Röpotaj: Arda Uskan
Oluşturulma Tarihi: Haziran 15, 2007 00:00
30 yıl öncesini günümüze taşıyan bir albüm çıkaran Orhan Gencebay, Tempo dergisine verdiği röportajda ilginç açıklamalarda bulundu. Gencebay, "Ben bir anarşistim" dedi.
Bu hafta yeni bir albümünüz çıktı. Albümün dışı yeni ama içi nostaljik: Orhan Gencebay’ın film müzikleri...
- Biz baştan beri, kendi oynadığımız filmlerin müziklerini kendimiz yaptık.

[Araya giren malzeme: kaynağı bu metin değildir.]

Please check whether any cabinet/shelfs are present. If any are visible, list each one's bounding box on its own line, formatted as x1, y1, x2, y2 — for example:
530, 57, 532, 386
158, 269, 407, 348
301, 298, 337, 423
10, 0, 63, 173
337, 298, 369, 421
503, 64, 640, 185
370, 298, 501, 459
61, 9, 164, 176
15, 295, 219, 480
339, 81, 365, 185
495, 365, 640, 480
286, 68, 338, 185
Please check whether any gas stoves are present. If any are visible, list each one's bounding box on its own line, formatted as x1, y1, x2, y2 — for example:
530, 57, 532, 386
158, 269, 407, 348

Bunların hepsi 70’li yıllarda yapılmış özgün müzikler. İçlerinde "Batsın Bu Dünya", "Hatasız Kul Olmaz" gibi büyük satış yapan bestelerin ilk halleri var.

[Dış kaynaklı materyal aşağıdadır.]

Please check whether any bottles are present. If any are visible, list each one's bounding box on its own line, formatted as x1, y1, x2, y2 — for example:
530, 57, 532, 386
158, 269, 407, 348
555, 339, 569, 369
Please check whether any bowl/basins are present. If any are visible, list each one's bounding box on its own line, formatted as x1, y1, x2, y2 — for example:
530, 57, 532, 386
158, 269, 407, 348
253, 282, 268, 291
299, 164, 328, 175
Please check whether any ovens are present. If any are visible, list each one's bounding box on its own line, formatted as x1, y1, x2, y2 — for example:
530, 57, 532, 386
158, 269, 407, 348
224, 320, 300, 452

1971’den bu yana 32 sinema filminde oynamışsınız. 1990 yılında bıçak gibi kesilmiş sinema maceranız. Neden?
- Sinema zor günlere girmişti. Ama iyi anılarla ayrıldım. Pek çok filmim gişe rekorları kırdı. 1979’da, TRT’de ilk kez bir filmim oynamıştı. Malum, o yıllarda yasaklıyız. TRT’ye beş-altı senede bir çıkarıyorlar.
Yılbaşı gecelerinde...
- Evet, bazen de bayram günlerinde. Hülya Koçyiğit’le yaptığımız "Bir Araya Gelemeyiz" adlı film, TRT’de oynayan ilk filmimdir. O gece, Türkiye’de sokaklar bomboştu. Dünya çapında plak satışlarımız var. Çok ender olayları yaşamış ve yaşatmış bir kişiyiz.

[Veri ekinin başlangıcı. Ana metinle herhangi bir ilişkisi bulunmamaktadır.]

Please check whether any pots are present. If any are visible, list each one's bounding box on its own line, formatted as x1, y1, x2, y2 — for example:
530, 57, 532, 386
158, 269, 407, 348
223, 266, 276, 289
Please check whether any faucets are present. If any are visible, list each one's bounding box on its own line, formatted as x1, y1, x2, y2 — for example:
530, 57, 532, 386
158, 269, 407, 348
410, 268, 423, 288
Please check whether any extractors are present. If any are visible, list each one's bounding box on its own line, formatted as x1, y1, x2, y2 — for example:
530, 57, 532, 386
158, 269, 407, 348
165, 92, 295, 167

Sahneye neden çıkmadığınız sorusu pek çok kez soruldu. Hatta bir ara "Gencebay’ın sesi sahneye yetmiyor" diye bir şehir efsanesi vardı.
- Ben sazımı çalıp bestemi yapmayı, müziğin felsefesini düşünmeyi, yorumculuktan daha önde tutarım. Müzikle hiç ilgisi olmayan birileri altı ay çalışıp assolist olacak, bizim sesimiz yetmeyecek. Bu, kulağa komik gelmiyor mu?
"Popstar Alaturka"ya gelirsek... Yeni sezonda jüri üyeliğine devam edecek misiniz?
- Dostlar devam etmem kanaatinde... Bu kadar istek varsa, devam diye düşünebiliriz.
Önceleri Orhan Baba’yı yakıştıramadılar o programa...
- O eleştiriler, beni korumak isteyenlerden gelmişti. Ben de iğreti duruyordum başlarda. "Benim burada ne işim var" diye düşünüyordum. Fakat sonra bambaşka bir yere vardık. Annem bile seyrediyor.
Anneniz?
- Annem Samsun’da... 91 yaşında ama kulakları duymuyor. Onun ablası, teyzem de Samsun’da. O, 94 yaşında. Onun da gözleri görmüyor. Birlikte seyrediyorlar.
Birbirlerini tamamlıyorlar...
- Biri gördüğünü ona anlatıyor, diğeri duyduğunu... Kafkasya’dan geldikleri için uzun ömürlü oluyorlar.
Allah uzun ömür versin...
- Aslında çocuklarımıza versin, onların daha çok görecekleri var. Küçük oğlum koluna bir dövme yaptırmış. Sonra göbeğine yaptırdı. Bununla bitecek zannettik. şimdi takmış, "Batsın Bu Dünya" yazdıracakmış koluna. "Batsın bu dünya kavramını anlayan kişi aşmıştır" diyor. Kendisi rock’çı... Arkadaşları da öyle. Dünyaya çok geniş bakıyorlar, felsefeleri çok farklı bu hergelelerin. Geçen gün "Oğlum, anarşi olmadan gelişme olmaz" dedim ona.
Siz anarşist misiniz?
- Ben de anarşistim ama terörist değilim. Karıştırmasın bu iki kavramı kimse. "Batsın bu dünya" bir anarşist cümlesidir. Hem trendir hem duraktır. Biz dünya için, barış için, "Bunu batırıp yerine yenisini koyalım" dedik.
Yani yıkıp yeniden yapmaktan söz ediyorsunuz?
- Evet, ama daha iyi, daha mutlu olmak için.
Öfkelenirsem ölmek vız gelir- Hiç öfkelenmez misiniz siz?
Kendisiyle barışık insanlar kolay öfkelenmez. Öfke doğal bir davranış; ama ben bunu yenmeyi bilirim. Hayatımda birkaç defa öfkelendim. Çok büyük olaylar yaşayabilirdim.
- Yani kavga olabilirdi.
Ben öfkelenmem. Öfkelendiğim zaman da...
- Öldürürüm diyorsunuz.
Ölmek de vız gelir. Oraya vardıysa iş, yapacak şey yok. Orası en son noktadır.